“Okra draw tay e mus cut”. I can’t count how many times in my life my Mother has said this to me. To be the child of a strong African woman carries with it more blessings and burdens that only unfolds the more I experience life. This unique predicament is experienced by all of Sierra Leone’s children, regardless of what part of the world we currently call home. We all wonder what kind of person do we want to be and how can we help those who we are connected to. How does being the child of an arrogant, voluptuous, hypocritical, sweet country help shape the person I need to become?
There is nowhere to run forever from what has created you. There is no way to effect change on a global level except from the inside out. To heal Sierra Leone we need all of her children to implement changes inside our homes, our businesses, our families, and our government and most importantly inside of ourselves. In connecting with each other to build a new country for ourselves and future generations to know just how great a nation flows through our blood, some of the work has to start first by looking in the mirror.
William E Cross developed a theory describing five stages of Black consciousness, which is defined as a process of becoming Black. The premise is that Black people go through these different stages at points in their lives which allow them to process their Black skin and not only how the world views them but how it shapes their view of the world. Although these specific stages lend themselves to the Black experience as in skin color, it also happens in developing a consciousness of being a Sierra Leonean no matter if you live on the African continent or elsewhere.
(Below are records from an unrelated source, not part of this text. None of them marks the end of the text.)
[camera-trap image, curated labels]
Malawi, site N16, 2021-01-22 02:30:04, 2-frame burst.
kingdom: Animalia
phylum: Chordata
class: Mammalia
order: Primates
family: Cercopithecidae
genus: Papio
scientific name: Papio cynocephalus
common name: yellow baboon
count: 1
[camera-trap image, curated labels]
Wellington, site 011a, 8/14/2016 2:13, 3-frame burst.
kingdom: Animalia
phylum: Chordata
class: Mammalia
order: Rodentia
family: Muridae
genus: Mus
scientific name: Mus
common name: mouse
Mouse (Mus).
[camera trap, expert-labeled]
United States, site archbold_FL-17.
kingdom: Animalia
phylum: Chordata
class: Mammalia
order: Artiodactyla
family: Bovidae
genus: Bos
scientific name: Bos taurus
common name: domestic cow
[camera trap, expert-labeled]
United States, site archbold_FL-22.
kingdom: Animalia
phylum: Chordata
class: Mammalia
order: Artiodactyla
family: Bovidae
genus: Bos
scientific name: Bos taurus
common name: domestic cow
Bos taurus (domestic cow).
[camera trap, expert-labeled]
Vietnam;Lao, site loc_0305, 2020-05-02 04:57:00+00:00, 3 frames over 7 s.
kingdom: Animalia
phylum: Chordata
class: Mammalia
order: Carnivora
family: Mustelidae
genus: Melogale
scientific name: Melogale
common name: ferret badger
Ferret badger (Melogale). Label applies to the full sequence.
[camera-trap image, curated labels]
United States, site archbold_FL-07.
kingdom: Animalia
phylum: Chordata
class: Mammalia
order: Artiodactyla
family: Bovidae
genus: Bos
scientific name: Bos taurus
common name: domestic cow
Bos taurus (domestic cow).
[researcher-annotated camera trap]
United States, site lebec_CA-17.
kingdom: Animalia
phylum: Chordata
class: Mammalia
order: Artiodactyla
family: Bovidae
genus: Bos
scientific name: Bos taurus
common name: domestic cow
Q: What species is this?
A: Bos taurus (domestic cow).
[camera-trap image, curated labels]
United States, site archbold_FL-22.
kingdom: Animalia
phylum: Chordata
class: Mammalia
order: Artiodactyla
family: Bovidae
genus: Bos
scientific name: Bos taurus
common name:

Cross’ first stage is Pre-encounter, which is characterized by a person being completely unaware of his own race. I recall growing up in Sierra Leone surrounded by people who were just like me. They spoke the same language, ate the same foods and were all related to me by blood or friendship. I always tell my friends that in being African, everybody is my aunt, uncle or cousin. I never felt different from those I was around because everyone I was around was there to teach, guide, love and comfort me. All my experiences were shrouded in the goal of helping me become a good, successful woman with pride in herself, her family and heritage.
The second stage, Encounter refers to an incident occurring that makes one aware of their race. Moving to the US at seven years old completely changed the path my life would have taken if my family would have never moved. From the doctor writing the wrong name on my birth certificate, to family nicknames, to being called both my grandmother’s names, I’ve never had one name. I’ve always answered to names, that although were different depending on who was talking to me, came from my family and religious heritage. Then, all of a sudden people were Americanizing and changing my name and I couldn’t understand who they were talking to. People would comment on how I “didn’t look or sound African” as though they were complimenting me. At that point it hit me, maybe there was something different about me that people outside of my world, were calling me something different and seeing me as someone different than the Salone chick I was.
The third stage, Immersion is when a person becomes deeply involved in being a member of their group and embraces all of the behaviors and characteristics associated with that group. My Father and I would spend hours talking about life in Salone. He would speak to me as an intellectual equal about the politics, the people, and the languages. He would share any news he heard and show me videos of how people were living their lives and the day-to-day issues, good or bad. There were some things that I should not have witnessed or known but the truth is the truth, no matter if you try and hide from it. My world opened up and it felt that everywhere I went I met a new sister or brother from Salone who I could relate to. I was attracting everything I always wanted into my life by learning who I already was.
Living away from my family leads to a lot of unsatisfied cravings for Salone food. I reached a point where I knew I had no reason not to be able to take care of myself the way I wanted. I spent an entire summer pen and papers in hand making my mother teach me how to cook every dish that she knows. I can still hear her sucking her teeth at me as I forced her to give me exact measurements telling me, “you jus def for sabe”. I drove my friends crazy for a period of time as I hosted weekly dinners and they had to eat all of my cooking while I was still learning. Now, I’m an excellent cook and take every chance I get to bring some real Salone dishes to my friends’ lives.
The fourth stage, emersion allows the person to be more open to influences outside of their group. After college, I knew my passport needed more stamps and I would have to get out into the world. I began travelling and meeting people from all over the world who had characteristics and values that I deeply admired. I realized that loving who you are and where you come from isn’t exclusive to any one group of people.
The final stage is double consciousness, which occurs with a realization that not only is it important to seek change for your particular race, but change on a global level is mandatory. I had to create a balance of what I wanted for myself and the person I wanted to be, what I wanted for my country, my future children and family and knowing that everybody wants better for themselves, their families and their country.
Self-awareness sounds like such a simple concept. Who would know you better than you? In going through these stages of consciousness, I found answers to questions I already knew. Merging past, present and future helped me create an even bigger picture of my life that surpassed everything I ever thought was my purpose. My picture grew from a nuclear set of people who I share blood and love with to the camaraderie of a whole country of people who I owe my entire being to.